Had this from CRT.
It doesn’t matter if your home floats or if it’s a two up, two down, in the heart of a bustling metropolis. On 21 March every household in England and Wales will be expected to complete their census questionnaire.
The census is for everyone. Once every ten years, it helps build the most complete picture of England and Wales. The whole population has the chance to provide the information that ensures all communities are represented in decisions on funding and services. This could mean things like doctors’ surgeries, housing or new bus routes.
If you live on your boat you may start receiving letters, either by hand from a census officer or in the post in March, with details of how to take part. The deciding factor will be whether you live on a long term mooring that is registered with Royal Mail.

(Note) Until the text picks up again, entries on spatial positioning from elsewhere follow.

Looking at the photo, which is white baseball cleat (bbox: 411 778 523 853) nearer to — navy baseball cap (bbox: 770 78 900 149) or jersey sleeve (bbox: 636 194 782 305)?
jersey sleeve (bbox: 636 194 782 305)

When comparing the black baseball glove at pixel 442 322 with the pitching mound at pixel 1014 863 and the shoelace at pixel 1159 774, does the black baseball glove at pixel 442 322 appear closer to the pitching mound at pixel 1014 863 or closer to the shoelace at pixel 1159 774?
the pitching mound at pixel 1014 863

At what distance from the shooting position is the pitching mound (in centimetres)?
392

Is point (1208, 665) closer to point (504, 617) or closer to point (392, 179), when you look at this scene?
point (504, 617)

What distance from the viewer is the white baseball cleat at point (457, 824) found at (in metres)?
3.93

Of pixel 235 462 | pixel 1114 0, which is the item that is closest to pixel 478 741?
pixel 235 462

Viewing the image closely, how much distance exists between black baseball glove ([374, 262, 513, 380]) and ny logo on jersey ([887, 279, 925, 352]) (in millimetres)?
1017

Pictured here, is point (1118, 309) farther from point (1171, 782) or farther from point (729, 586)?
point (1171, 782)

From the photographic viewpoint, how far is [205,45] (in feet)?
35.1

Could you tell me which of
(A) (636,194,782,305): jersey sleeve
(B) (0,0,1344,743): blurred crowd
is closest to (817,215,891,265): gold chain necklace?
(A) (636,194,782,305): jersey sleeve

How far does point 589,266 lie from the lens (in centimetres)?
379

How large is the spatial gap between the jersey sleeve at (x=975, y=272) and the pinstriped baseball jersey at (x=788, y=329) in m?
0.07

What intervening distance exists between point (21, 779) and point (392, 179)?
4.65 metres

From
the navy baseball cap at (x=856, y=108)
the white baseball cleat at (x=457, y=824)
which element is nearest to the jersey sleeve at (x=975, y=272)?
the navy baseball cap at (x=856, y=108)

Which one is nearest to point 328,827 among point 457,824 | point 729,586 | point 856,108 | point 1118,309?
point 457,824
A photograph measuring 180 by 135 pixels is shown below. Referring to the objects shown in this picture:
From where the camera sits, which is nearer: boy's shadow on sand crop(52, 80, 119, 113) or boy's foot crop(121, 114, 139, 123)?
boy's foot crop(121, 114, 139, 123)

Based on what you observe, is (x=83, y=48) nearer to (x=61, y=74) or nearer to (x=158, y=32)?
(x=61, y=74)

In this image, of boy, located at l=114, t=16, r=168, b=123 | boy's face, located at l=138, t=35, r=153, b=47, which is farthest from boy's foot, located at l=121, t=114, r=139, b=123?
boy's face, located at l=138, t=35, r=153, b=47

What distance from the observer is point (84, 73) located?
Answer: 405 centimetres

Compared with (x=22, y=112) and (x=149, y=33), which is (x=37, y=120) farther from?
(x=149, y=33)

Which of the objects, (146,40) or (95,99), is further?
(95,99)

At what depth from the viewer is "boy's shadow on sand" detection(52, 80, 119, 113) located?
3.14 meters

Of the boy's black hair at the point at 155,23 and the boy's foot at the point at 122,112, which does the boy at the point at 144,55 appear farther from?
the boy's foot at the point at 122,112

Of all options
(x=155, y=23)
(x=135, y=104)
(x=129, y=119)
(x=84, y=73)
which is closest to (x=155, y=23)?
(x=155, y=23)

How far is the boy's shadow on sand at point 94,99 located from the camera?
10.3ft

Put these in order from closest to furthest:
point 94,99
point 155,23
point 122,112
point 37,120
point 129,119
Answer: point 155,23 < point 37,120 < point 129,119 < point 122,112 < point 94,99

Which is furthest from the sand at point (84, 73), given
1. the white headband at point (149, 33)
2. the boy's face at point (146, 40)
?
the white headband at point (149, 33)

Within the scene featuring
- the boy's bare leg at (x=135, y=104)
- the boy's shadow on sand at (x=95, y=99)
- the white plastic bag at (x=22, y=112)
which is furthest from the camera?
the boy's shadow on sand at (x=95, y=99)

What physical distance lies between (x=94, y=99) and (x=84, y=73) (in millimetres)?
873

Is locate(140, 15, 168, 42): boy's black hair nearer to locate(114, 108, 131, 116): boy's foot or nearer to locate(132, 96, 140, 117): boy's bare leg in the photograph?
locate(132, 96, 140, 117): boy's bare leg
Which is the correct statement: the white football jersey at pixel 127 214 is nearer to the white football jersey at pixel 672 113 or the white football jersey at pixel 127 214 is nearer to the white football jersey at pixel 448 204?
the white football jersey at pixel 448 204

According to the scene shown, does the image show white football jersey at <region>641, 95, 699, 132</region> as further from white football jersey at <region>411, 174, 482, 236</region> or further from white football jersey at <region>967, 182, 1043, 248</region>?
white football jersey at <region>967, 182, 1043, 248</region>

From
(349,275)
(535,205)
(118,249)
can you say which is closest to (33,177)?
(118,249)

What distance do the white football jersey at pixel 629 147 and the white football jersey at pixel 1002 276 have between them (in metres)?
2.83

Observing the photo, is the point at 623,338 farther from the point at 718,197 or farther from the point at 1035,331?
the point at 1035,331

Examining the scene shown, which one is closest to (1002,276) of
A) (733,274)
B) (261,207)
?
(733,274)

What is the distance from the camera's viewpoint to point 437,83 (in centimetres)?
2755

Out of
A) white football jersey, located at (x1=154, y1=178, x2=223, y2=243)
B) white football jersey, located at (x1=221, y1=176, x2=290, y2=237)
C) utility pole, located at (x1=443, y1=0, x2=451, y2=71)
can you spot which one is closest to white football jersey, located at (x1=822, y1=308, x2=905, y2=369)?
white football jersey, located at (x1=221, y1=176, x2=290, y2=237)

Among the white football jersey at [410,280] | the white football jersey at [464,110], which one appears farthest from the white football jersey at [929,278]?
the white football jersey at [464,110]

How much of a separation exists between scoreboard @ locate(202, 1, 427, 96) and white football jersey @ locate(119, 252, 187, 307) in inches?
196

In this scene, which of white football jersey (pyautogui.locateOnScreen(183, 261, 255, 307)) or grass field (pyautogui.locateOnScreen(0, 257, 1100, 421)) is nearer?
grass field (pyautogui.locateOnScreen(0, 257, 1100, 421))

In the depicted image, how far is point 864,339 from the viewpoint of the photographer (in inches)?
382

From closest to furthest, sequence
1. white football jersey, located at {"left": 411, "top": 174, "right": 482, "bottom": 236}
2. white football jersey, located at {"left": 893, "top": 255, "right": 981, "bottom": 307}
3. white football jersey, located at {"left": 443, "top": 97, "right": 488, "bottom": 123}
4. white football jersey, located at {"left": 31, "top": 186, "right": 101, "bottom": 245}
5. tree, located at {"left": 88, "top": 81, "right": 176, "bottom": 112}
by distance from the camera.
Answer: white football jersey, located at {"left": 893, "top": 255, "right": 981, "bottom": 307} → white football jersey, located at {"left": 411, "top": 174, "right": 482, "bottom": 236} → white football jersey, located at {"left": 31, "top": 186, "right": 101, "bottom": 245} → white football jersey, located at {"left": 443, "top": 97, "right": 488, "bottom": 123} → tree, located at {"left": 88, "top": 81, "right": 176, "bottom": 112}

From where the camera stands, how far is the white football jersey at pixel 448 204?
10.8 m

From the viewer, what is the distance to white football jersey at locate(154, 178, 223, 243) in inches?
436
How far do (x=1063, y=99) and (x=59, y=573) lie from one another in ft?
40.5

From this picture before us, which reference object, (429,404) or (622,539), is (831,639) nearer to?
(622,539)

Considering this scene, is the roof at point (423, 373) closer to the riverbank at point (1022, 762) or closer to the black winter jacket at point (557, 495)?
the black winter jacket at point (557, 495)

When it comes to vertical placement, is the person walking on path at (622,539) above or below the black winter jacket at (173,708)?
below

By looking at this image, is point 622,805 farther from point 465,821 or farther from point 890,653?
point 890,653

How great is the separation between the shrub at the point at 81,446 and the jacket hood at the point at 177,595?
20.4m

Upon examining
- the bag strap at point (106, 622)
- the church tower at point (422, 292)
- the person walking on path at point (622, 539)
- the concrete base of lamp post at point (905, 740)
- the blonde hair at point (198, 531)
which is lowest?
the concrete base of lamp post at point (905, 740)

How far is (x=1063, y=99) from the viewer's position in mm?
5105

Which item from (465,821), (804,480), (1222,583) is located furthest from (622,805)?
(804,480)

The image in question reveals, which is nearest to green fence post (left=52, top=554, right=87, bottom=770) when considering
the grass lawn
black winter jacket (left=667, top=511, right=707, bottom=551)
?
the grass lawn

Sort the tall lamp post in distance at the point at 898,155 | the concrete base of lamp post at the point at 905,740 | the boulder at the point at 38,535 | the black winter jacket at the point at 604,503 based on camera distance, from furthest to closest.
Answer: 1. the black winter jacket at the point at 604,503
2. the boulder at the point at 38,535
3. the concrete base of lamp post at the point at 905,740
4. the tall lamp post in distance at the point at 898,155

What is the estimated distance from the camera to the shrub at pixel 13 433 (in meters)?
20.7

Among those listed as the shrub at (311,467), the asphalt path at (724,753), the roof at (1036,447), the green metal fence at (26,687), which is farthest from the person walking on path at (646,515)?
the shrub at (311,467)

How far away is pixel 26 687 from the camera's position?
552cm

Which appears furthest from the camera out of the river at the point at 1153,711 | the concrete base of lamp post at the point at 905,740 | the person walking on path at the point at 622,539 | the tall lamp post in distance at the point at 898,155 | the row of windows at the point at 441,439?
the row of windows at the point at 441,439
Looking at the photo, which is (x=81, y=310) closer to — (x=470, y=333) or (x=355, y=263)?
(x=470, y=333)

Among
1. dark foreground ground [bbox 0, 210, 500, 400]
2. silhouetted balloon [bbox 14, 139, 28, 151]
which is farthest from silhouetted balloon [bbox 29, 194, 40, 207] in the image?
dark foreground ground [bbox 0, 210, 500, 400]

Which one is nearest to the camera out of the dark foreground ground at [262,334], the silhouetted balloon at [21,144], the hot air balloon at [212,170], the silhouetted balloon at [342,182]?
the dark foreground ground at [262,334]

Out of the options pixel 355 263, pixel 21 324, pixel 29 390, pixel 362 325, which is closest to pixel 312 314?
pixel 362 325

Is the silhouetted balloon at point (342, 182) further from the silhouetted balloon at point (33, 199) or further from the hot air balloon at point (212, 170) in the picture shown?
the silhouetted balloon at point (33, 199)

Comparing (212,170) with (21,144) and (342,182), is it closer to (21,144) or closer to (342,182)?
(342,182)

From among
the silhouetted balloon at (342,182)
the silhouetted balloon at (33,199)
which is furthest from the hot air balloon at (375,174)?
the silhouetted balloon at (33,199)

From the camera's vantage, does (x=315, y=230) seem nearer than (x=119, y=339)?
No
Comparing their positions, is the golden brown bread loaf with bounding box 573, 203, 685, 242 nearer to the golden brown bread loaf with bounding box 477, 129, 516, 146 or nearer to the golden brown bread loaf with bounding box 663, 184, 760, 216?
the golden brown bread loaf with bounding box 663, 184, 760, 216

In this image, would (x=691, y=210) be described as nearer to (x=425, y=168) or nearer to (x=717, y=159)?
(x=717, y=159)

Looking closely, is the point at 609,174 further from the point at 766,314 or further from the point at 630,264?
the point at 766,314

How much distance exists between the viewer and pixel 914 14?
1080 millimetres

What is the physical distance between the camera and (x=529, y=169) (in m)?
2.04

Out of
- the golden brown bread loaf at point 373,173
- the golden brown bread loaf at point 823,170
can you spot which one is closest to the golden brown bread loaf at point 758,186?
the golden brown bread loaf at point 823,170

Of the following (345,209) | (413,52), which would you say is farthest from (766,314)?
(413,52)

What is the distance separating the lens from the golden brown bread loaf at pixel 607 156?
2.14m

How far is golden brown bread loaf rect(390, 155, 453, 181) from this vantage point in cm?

If registered with Royal Mail, you will receive a letter containing a unique access code to allow you to complete your online census form. If you are not on the Royal Mail mailing list but are a moored in a marina (or similar) an attempt will be made by a census officer to deliver a letter or questionnaire by hand to permanent and visitor moorings before 20 March.
If you have not received a letter or questionnaire with an access code by 23 March, then please visit the census website or Public Contact Centre (which opens on 1 March) where you can request to receive a text to a UK mobile phone, which contains an access code to complete the census online.
Those who are continuously cruising will be counted over the period 20-22 March. A census officer will hand deliver paper questionnaires to visitor moorings; however, you can also request an access code via text to be sent to a UK mobile phone as per the above paragraph.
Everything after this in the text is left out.